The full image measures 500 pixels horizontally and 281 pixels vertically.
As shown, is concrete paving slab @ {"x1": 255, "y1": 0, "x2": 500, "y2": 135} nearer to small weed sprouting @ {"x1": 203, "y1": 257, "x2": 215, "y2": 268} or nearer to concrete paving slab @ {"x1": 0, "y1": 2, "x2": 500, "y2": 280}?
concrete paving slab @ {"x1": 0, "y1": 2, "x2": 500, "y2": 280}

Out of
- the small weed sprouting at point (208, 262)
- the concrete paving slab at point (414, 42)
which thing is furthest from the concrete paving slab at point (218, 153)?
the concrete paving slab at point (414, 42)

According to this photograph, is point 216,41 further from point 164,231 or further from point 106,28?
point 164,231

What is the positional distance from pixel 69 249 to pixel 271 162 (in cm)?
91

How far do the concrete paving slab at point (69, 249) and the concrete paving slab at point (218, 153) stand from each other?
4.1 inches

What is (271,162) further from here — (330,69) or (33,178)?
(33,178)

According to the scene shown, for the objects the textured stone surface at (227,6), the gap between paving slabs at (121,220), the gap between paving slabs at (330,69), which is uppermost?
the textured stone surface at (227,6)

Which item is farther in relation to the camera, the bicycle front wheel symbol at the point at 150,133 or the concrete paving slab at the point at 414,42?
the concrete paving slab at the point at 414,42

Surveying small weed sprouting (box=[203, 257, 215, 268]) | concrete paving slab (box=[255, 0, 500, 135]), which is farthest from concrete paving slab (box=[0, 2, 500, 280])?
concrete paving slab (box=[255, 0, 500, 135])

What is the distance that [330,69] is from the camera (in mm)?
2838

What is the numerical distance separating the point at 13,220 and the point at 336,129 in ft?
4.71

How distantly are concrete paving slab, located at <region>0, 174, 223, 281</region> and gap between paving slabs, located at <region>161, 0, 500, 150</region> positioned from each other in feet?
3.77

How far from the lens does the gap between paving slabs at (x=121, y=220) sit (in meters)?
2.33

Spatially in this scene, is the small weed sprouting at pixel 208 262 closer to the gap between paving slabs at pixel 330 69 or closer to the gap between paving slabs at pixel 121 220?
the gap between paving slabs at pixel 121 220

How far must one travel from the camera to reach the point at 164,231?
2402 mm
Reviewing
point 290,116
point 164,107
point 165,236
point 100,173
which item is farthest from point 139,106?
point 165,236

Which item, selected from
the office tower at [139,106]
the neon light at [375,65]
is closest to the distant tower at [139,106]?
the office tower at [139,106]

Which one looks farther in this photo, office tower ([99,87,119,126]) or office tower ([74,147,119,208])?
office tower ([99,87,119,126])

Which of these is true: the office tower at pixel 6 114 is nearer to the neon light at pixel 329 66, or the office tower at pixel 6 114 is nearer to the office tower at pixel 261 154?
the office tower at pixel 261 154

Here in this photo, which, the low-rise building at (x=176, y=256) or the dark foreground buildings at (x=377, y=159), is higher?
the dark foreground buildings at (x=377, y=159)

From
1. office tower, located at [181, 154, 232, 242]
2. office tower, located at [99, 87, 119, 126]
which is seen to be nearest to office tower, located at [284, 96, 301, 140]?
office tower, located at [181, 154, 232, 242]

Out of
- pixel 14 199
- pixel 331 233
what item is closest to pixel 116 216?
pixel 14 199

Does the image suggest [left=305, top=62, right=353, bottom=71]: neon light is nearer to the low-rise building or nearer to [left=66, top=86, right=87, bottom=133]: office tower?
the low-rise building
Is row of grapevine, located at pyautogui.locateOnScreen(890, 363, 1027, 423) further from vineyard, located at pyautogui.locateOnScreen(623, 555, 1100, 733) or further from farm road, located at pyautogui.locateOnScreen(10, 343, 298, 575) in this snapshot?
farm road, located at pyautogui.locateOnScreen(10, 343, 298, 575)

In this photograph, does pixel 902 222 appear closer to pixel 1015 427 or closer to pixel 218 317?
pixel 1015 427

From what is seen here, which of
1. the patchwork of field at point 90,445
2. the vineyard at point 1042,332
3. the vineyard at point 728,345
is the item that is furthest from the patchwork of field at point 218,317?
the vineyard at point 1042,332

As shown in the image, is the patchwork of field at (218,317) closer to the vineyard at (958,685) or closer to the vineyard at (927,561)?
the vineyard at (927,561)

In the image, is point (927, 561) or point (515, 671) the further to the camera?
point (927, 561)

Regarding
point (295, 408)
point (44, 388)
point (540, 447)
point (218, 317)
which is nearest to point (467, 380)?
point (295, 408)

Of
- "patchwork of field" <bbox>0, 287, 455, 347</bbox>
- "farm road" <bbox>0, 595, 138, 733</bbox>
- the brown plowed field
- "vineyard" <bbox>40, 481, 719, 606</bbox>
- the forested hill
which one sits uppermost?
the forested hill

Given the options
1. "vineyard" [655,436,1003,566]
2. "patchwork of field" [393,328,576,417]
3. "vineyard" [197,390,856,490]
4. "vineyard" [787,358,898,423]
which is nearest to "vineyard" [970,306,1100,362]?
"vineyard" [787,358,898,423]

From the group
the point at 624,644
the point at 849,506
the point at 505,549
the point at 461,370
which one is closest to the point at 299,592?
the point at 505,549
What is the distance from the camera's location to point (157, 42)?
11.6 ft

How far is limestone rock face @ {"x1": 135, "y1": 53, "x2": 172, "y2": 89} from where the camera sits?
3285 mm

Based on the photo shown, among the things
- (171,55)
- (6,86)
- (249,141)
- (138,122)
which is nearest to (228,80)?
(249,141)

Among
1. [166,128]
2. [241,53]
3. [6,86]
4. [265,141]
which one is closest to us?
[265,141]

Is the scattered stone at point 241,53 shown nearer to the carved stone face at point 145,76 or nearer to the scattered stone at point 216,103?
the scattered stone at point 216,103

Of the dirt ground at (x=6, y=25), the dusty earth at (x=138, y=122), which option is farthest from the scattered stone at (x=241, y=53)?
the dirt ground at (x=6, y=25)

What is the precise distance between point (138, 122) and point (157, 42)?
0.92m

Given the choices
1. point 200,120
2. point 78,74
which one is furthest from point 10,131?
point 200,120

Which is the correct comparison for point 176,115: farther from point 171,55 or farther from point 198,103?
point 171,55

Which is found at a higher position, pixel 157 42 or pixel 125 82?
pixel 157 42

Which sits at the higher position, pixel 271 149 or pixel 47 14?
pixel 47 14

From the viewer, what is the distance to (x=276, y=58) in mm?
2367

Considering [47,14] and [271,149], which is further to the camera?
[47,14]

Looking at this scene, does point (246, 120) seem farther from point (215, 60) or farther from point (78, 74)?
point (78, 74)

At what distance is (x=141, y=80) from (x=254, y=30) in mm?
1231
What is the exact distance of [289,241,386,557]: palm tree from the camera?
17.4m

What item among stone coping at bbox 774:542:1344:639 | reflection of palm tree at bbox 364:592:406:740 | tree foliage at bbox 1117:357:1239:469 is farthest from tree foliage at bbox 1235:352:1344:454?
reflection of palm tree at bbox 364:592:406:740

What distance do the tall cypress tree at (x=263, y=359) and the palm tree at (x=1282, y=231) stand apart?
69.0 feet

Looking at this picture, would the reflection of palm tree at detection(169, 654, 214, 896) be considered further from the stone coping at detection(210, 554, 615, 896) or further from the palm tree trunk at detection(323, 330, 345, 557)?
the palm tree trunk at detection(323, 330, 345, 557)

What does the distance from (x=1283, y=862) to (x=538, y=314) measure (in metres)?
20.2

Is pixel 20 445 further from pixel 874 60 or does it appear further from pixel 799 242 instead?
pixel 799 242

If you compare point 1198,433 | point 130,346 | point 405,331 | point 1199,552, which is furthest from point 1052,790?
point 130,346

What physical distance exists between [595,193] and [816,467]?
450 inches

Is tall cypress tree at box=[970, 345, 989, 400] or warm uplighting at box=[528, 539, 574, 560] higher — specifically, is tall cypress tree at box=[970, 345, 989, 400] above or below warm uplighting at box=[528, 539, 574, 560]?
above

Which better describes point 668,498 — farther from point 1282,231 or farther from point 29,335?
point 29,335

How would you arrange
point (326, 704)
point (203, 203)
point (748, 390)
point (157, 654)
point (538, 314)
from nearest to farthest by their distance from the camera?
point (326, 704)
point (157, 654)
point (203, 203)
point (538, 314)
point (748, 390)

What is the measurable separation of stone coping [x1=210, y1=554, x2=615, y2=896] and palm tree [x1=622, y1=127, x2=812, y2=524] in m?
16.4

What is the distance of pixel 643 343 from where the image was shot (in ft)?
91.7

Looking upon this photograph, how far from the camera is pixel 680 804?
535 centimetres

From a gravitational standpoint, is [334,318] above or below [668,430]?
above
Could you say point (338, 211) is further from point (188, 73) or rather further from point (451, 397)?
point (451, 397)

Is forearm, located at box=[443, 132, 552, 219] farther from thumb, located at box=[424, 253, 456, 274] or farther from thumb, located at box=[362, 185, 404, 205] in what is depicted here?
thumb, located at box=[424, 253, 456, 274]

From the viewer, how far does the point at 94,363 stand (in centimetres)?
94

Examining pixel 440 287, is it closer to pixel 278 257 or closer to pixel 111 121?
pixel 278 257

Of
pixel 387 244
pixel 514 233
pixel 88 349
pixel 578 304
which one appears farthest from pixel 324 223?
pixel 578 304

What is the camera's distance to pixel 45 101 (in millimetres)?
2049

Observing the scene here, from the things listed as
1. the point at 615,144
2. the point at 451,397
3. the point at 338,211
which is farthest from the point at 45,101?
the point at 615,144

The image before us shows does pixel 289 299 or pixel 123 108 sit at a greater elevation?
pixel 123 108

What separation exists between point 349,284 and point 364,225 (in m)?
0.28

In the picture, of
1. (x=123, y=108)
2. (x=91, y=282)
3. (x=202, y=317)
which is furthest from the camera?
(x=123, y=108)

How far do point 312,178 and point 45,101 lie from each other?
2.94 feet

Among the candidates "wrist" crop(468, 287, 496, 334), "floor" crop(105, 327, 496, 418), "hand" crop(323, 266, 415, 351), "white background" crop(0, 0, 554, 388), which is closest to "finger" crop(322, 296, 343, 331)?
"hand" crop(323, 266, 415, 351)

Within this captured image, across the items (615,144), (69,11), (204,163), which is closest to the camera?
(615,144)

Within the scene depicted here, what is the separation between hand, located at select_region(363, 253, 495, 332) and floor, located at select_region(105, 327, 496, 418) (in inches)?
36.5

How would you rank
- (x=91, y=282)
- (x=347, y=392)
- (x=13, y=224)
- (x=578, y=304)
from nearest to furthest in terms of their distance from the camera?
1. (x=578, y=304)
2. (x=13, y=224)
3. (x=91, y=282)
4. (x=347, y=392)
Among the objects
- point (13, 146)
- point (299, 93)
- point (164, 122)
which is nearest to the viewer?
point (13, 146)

**Requirements**.
The lines to quote run from the one containing "Could you say" through the final line of the material above; please give them exactly, both ends included, and nothing else.

**Output for this task**.
Could you say point (338, 211) is further from point (188, 73) or rather further from point (451, 397)?
point (451, 397)

Is forearm, located at box=[443, 132, 552, 219] farther from thumb, located at box=[424, 253, 456, 274] or farther from thumb, located at box=[362, 185, 404, 205] in what is depicted here?
thumb, located at box=[424, 253, 456, 274]

From the viewer, how far does the point at 94,363 stand (in centimetres)?
94

Examining pixel 440 287, is it closer to pixel 278 257 or closer to pixel 111 121?
pixel 278 257

Of
pixel 387 244
pixel 514 233
pixel 88 349
pixel 578 304
which one appears farthest from pixel 324 223?
pixel 578 304

What is the camera's distance to pixel 45 101 (in millimetres)?
2049

Observing the scene here, from the things listed as
1. the point at 615,144
2. the point at 451,397
3. the point at 338,211
which is farthest from the point at 45,101?
the point at 615,144

The image before us shows does pixel 289 299 or pixel 123 108 sit at a greater elevation?
pixel 123 108

What separation exists between point 349,284 and point 364,225 (in m)?
0.28

In the picture, of
1. (x=123, y=108)
2. (x=91, y=282)
3. (x=202, y=317)
which is furthest from the camera?
(x=123, y=108)

How far do point 312,178 and point 45,101 lie from each other?
2.94 feet

Among the candidates "wrist" crop(468, 287, 496, 334), "floor" crop(105, 327, 496, 418), "hand" crop(323, 266, 415, 351), "white background" crop(0, 0, 554, 388), which is closest to "finger" crop(322, 296, 343, 331)?
"hand" crop(323, 266, 415, 351)

Within this captured image, across the items (615,144), (69,11), (204,163), which is closest to the camera?
(615,144)

Within the scene depicted here, what is the separation between hand, located at select_region(363, 253, 495, 332) and floor, located at select_region(105, 327, 496, 418) (in inches)?
36.5

How would you rank
- (x=91, y=282)
- (x=347, y=392)
- (x=13, y=224)
- (x=578, y=304)
from nearest to furthest in terms of their distance from the camera?
1. (x=578, y=304)
2. (x=13, y=224)
3. (x=91, y=282)
4. (x=347, y=392)
Among the objects
- point (13, 146)
- point (299, 93)
- point (164, 122)
which is nearest to the viewer?
point (13, 146)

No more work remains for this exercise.